Huang also previewed the GR00T N2, a next-generation robot base model based on DreamZero research that the company says more than doubles the success compared to leading VLA models on new tasks in new environments. This section of the keynote will perhaps end up aging the best. Chatbots have excited Wall Street. Physical AI is the thing that could keep infrastructure frenzied for years to come, because robots, industrial systems, and autonomous machines don’t just need models: they need endless amounts of training data, simulation, networking, sensors, and edge computing. Huang even took the story a step further and said Nvidia is going into space, with future Vera Rubin-based systems aimed at orbital data centers and autonomous space operations. Of course, this sounds a bit like a man who discovered that there are still a few untouched sectors on the bingo card. But it also looks like a company determined to make “AI infrastructure” mean almost every expensive machine in sight.

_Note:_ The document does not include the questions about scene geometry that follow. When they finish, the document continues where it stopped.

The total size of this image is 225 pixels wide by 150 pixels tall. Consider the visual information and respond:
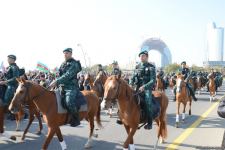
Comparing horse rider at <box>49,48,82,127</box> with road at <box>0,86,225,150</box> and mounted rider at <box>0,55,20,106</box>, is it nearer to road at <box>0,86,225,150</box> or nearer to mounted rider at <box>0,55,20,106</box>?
road at <box>0,86,225,150</box>

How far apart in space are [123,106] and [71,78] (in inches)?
63.4

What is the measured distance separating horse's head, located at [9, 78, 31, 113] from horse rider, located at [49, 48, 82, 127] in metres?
0.64

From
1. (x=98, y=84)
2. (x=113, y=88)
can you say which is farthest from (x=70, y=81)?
(x=98, y=84)

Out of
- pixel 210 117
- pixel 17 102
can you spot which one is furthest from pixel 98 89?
pixel 17 102

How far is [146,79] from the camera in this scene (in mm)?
8688

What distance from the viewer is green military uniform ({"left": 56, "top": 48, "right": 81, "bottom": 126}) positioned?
862 cm

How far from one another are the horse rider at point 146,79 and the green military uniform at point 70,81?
1441 millimetres

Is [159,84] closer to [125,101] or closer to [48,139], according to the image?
[125,101]

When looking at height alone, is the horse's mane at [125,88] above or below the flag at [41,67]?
below

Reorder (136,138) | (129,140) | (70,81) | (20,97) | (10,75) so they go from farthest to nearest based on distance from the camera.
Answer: (136,138) → (10,75) → (70,81) → (20,97) → (129,140)

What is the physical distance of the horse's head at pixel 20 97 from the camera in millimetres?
8039

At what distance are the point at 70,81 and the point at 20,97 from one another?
1.34 metres

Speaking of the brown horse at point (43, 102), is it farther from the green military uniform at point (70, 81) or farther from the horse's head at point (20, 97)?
the green military uniform at point (70, 81)

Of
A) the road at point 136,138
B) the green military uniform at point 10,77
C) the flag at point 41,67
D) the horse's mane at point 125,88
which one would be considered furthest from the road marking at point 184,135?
the flag at point 41,67
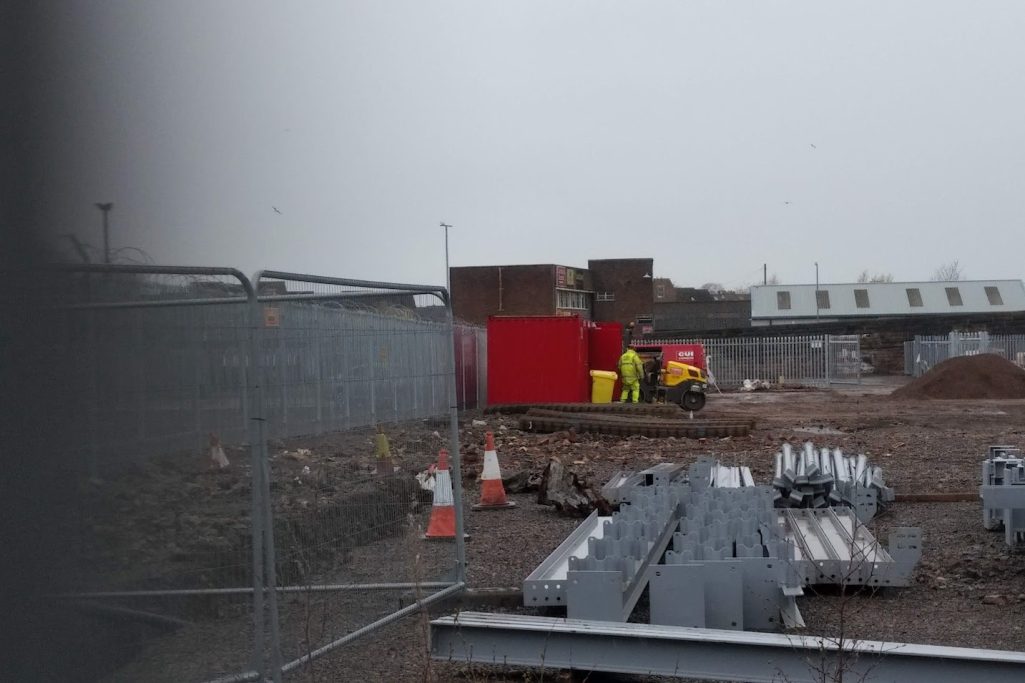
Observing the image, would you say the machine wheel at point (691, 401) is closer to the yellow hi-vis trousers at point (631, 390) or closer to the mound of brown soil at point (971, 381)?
the yellow hi-vis trousers at point (631, 390)

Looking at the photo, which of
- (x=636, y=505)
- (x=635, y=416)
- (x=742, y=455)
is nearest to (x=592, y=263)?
(x=635, y=416)

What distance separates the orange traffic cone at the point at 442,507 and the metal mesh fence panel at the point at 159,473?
2.23 meters

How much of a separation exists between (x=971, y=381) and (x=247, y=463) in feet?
108

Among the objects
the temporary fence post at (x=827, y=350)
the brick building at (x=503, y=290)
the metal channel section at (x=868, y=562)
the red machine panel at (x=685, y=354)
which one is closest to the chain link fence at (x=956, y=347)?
the temporary fence post at (x=827, y=350)

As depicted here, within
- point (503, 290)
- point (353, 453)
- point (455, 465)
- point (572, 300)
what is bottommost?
point (455, 465)

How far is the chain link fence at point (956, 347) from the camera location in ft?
143

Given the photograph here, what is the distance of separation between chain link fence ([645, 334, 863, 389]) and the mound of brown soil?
6.60 m

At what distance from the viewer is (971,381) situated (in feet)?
111

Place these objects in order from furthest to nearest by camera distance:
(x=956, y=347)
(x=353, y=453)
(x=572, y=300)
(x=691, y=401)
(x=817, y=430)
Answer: (x=572, y=300) → (x=956, y=347) → (x=691, y=401) → (x=817, y=430) → (x=353, y=453)

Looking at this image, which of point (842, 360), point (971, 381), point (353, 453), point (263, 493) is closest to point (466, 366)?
point (971, 381)

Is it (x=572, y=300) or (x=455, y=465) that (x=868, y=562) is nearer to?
(x=455, y=465)

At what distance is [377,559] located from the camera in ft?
20.0

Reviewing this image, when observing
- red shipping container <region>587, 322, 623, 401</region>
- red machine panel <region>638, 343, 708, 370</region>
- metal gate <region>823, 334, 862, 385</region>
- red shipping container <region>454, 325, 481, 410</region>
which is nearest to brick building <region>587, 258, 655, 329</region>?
metal gate <region>823, 334, 862, 385</region>

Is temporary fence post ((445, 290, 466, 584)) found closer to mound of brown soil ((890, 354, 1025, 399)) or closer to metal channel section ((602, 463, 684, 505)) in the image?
metal channel section ((602, 463, 684, 505))
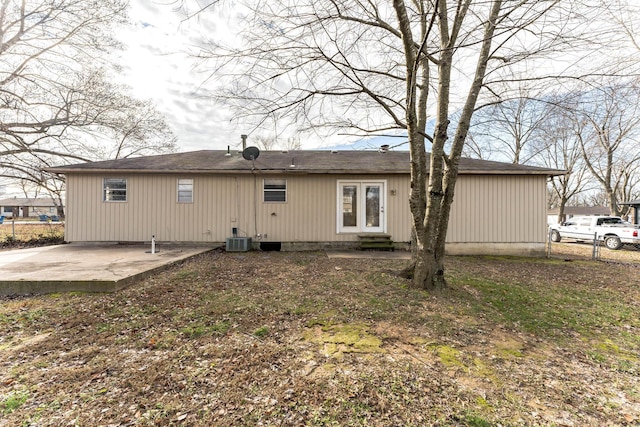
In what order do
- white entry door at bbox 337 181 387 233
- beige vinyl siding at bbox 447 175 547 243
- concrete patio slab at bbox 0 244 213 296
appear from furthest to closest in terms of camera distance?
white entry door at bbox 337 181 387 233 → beige vinyl siding at bbox 447 175 547 243 → concrete patio slab at bbox 0 244 213 296

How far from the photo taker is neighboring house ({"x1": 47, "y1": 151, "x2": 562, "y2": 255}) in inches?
342

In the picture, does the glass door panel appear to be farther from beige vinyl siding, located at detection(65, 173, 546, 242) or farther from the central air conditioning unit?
the central air conditioning unit

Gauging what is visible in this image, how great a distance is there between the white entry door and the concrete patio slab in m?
4.69

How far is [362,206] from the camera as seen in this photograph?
8.98 metres

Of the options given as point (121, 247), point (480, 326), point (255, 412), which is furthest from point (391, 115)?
point (121, 247)

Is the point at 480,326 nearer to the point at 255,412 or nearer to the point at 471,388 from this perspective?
the point at 471,388

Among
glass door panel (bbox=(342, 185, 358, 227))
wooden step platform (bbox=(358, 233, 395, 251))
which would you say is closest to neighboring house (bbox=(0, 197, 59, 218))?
glass door panel (bbox=(342, 185, 358, 227))

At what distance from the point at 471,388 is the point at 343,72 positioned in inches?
172

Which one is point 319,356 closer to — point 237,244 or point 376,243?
point 376,243

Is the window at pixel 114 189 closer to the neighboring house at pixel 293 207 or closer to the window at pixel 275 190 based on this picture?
the neighboring house at pixel 293 207

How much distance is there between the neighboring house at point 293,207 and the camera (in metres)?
8.70

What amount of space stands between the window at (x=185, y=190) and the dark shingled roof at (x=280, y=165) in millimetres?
518

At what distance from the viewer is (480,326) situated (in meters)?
3.46

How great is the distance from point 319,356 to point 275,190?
6.86 meters
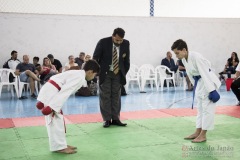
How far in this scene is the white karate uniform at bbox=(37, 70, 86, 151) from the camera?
3.77 m

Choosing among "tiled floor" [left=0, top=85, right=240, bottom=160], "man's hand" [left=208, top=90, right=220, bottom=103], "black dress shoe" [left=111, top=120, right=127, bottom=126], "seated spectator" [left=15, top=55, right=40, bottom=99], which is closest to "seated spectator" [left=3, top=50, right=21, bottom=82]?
"seated spectator" [left=15, top=55, right=40, bottom=99]

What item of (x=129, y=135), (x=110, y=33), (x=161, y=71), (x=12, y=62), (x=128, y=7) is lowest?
(x=129, y=135)

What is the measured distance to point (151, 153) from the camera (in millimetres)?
3984

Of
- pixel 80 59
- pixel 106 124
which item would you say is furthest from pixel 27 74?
pixel 106 124

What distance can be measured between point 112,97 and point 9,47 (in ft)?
25.1

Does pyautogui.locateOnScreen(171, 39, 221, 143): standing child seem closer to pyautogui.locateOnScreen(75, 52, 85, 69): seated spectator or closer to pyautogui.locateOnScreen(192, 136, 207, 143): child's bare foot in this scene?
pyautogui.locateOnScreen(192, 136, 207, 143): child's bare foot

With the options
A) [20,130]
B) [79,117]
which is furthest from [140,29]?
[20,130]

Once Huang finished, the keynote seemed bigger than a commencement calendar. It looked like an empire map. Yes, there was DLSS 5 for graphics, new tie-ins with industrial software, cutting-edge telecommunications partnerships, and an avalanche of plumbing for developers. But the lasting result was simpler and much more important: Nvidia wants AI to stop being understood as a category of software and start being treated as an infrastructure project on a public service scale, with NvidiaHardware and software are integrated into each layer.
It’s a very Jensen Huang message – carefully presented and slightly modest. What’s disconcerting for his competitors is that, for now at least, he still has plenty of customers willing to rely on him.